It is situated on the northern extreme end of the eastern (left) bank of the Jamuna, just between the Battis-Khambha and the Bagh-i-Gul Afshan of Babur which was renovated and renamed Bagh-i-Nur Afshan by Jehangir (c. 1615-19). This area was granted by him to Nurjehan in jagir (personal estate) about 1612 A.D. and it was about the same time that the wise lady, realizing its extremely important need, built this sarai. She was entitled to collect duties on all goods before they could be shipped across the river, and it was for the use of the traders that this sarai was built on the river-bank, exclusively for the riverine traffic. Accounts of foreign travellers who visited it in the 17th century show that it was a single-storeyed pucca masonry sarai which was spacious enough to accommodate 500 horses and 2000-3000 travellers with their retinue.
At present, it is lying in an extremely ruined condition. It is rectangular in plan laid out on an east-west axis, with the main gate being on the eastern side. There is another though smaller gateway on the river-side, where there originally was a spacious ghat (quay). Its river-side tower and chhatri have survived. Series of single-storeyed rooms were disposed on two oblong, northern and southern sides, leaving the middle space wide open for traffic. Each room had a vaulted ceiling, and a dalan (verandah) on its front which was protected by a chhajja. All openings were arched.

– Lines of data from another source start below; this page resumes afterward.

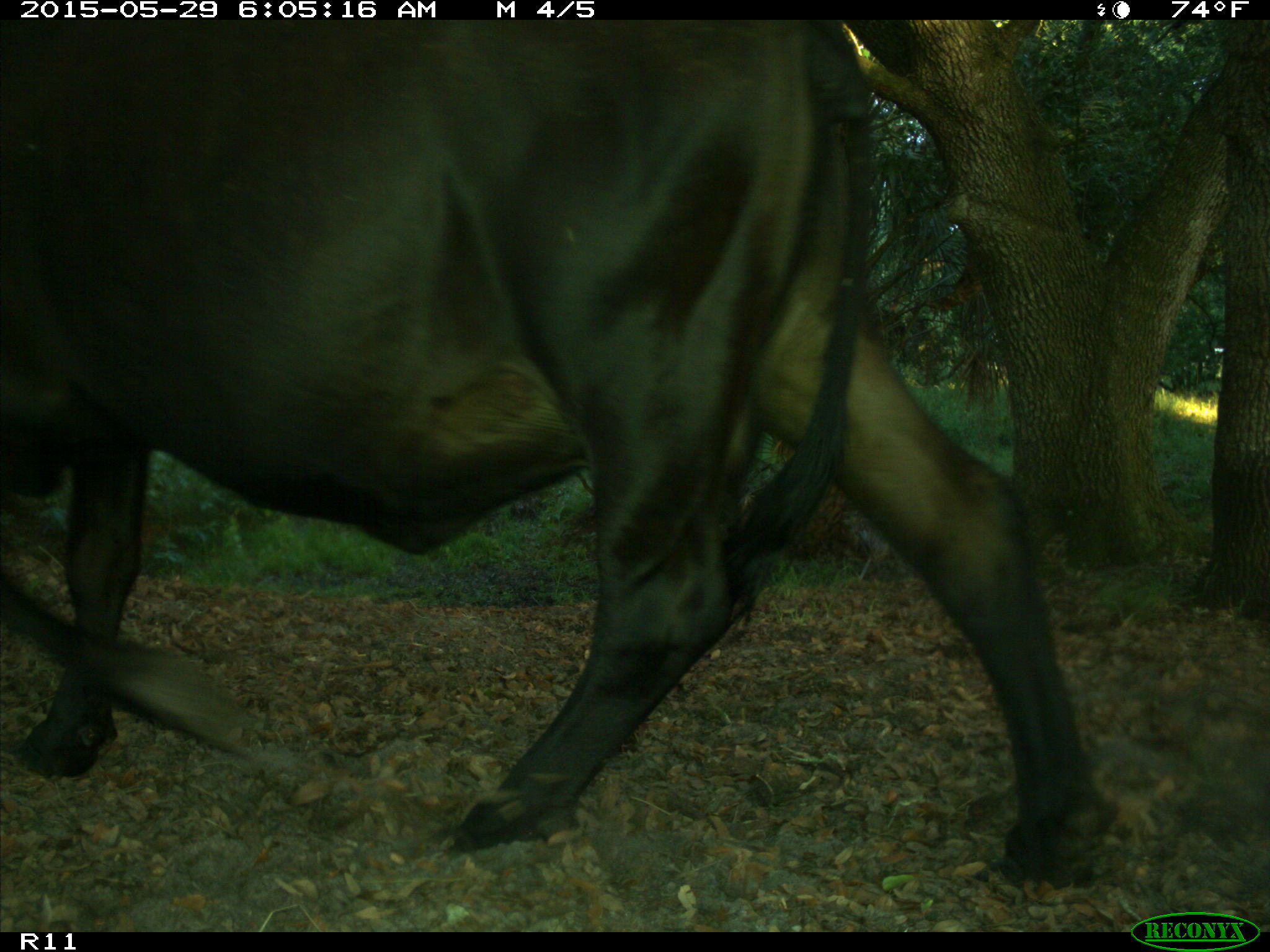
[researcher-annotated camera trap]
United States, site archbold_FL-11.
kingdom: Animalia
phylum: Chordata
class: Mammalia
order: Artiodactyla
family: Bovidae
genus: Bos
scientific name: Bos taurus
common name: domestic cow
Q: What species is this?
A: Bos taurus (domestic cow).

Brick masonry was duly plastered over. Chhajja slabs have now been pillaged and only their brackets have remained in-situ. Except for these tastefully moulded stone brackets and bare brick masonry skeleton, everything of this once beautiful sarai of Nur Jehan has been destroyed, owing, obviously, to the lack of awareness of their heritage on the part of the people, and total neglect by the conservation agencies.